Aim of the exercise:
In the forum thread, which three actions does the poster say fix the network issue?

Passage to read:
_____

Thanks, I did look at all the interfaces with ethtool and they're all running at 1gbit, but not currently having the issue. Next time I'm having the issue I'll see if that changes somehow. Doing some searches on google show it might be a bad cable? I mean it's possible. I made all these myself and it's not like I'm not prone to some error every now and again. If it happens again I'll replace it.

booleanxor · Jul 22, 2021

It's happening right now but all my interfaces are running at 1gbit. Would like to add that restarting networking, ifup -a, and restarting vm's works to fix the issue... still a pain though. So it's definitely network related!

Code:

root@pve:~# ethtool ens1
Settings for ens1:
        Supported ports: [ TP ]
        Supported link modes:   10baseT/Half 10baseT/Full
                                100baseT/Half 100baseT/Full
                                1000baseT/Full
        Supported pause frame use: No
        Supports auto-negotiation: Yes
        Supported FEC modes: Not reported
        Advertised link modes:  10baseT/Half 10baseT/Full
                                100baseT/Half 100baseT/Full
                                1000baseT/Full
        Advertised pause frame use: No
        Advertised auto-negotiation: Yes
        Advertised FEC modes: Not reported
        Speed: 1000Mb/s
        Duplex: Full
        Port: Twisted Pair
        PHYAD: 1
        Transceiver: internal
        Auto-negotiation: on
        MDI-X: off
        Supports Wake-on: d
        Wake-on: d
        Link detected: yes
root@pve:~# ethtool ens5
Settings for ens5:
        Supported ports: [ TP MII ]
        Supported link modes:   10baseT/Half 10baseT/Full
                                100baseT/Half 100baseT/Full
                                1000baseT/Half 1000baseT/Full
        Supported pause frame use: Symmetric Receive-only
        Supports auto-negotiation: Yes
        Supported FEC modes: Not reported
        Advertised link modes:  10baseT/Half 10baseT/Full
                                100baseT/Half 100baseT/Full
                                1000baseT/Half 1000baseT/Full
        Advertised pause frame use: Symmetric Receive-only
        Advertised auto-negotiation: Yes
        Advertised FEC modes: Not reported
        Link partner advertised link modes:  10baseT/Half 10baseT/Full
                                             100baseT/Half 100baseT/Full
                                             1000baseT/Full
        Link partner advertised pause frame use: Transmit-only
        Link partner advertised auto-negotiation: Yes
        Link partner advertised FEC modes: Not reported
        Speed: 1000Mb/s
        Duplex: Full
        Port: MII
        PHYAD: 0
        Transceiver: internal
        Auto-negotiation: on
        Supports Wake-on: pumbg
        Wake-on: d
        Current message level: 0x00000033 (51)

_____

Extracted records:
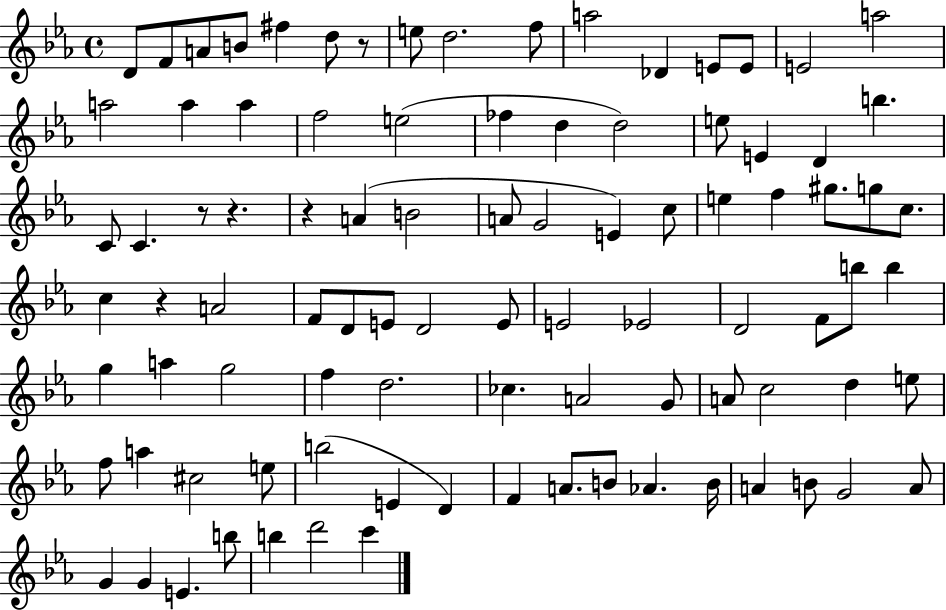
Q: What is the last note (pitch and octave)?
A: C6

_____

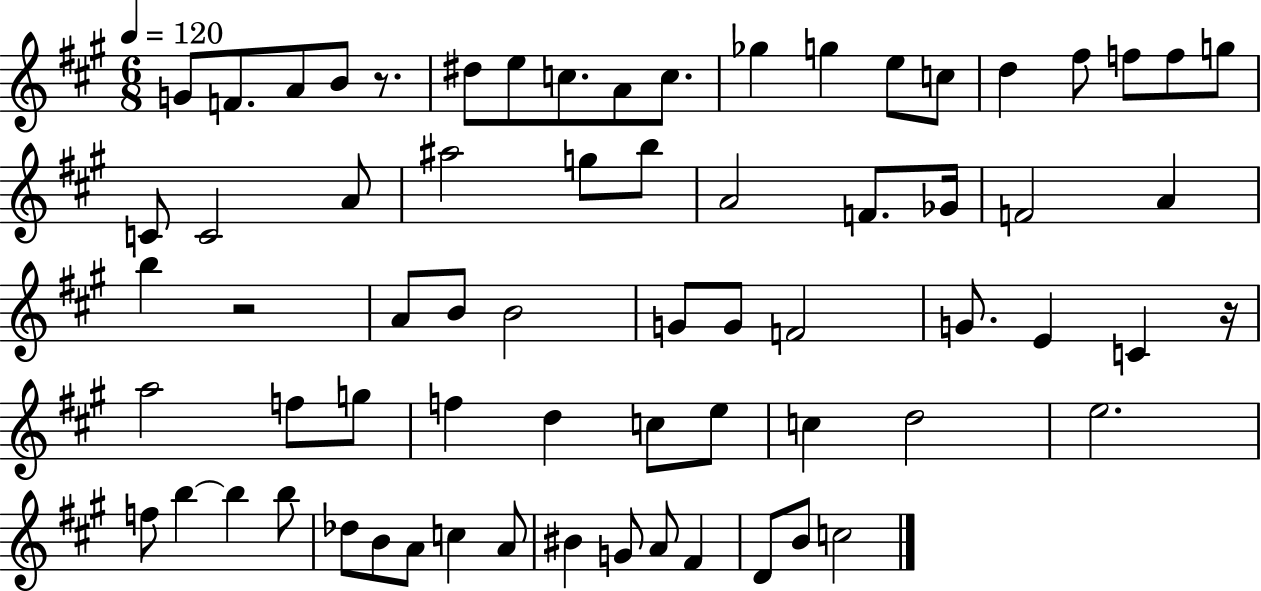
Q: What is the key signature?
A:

_____

Task result:
Restarting networking, running ifup -a, and restarting the VMs.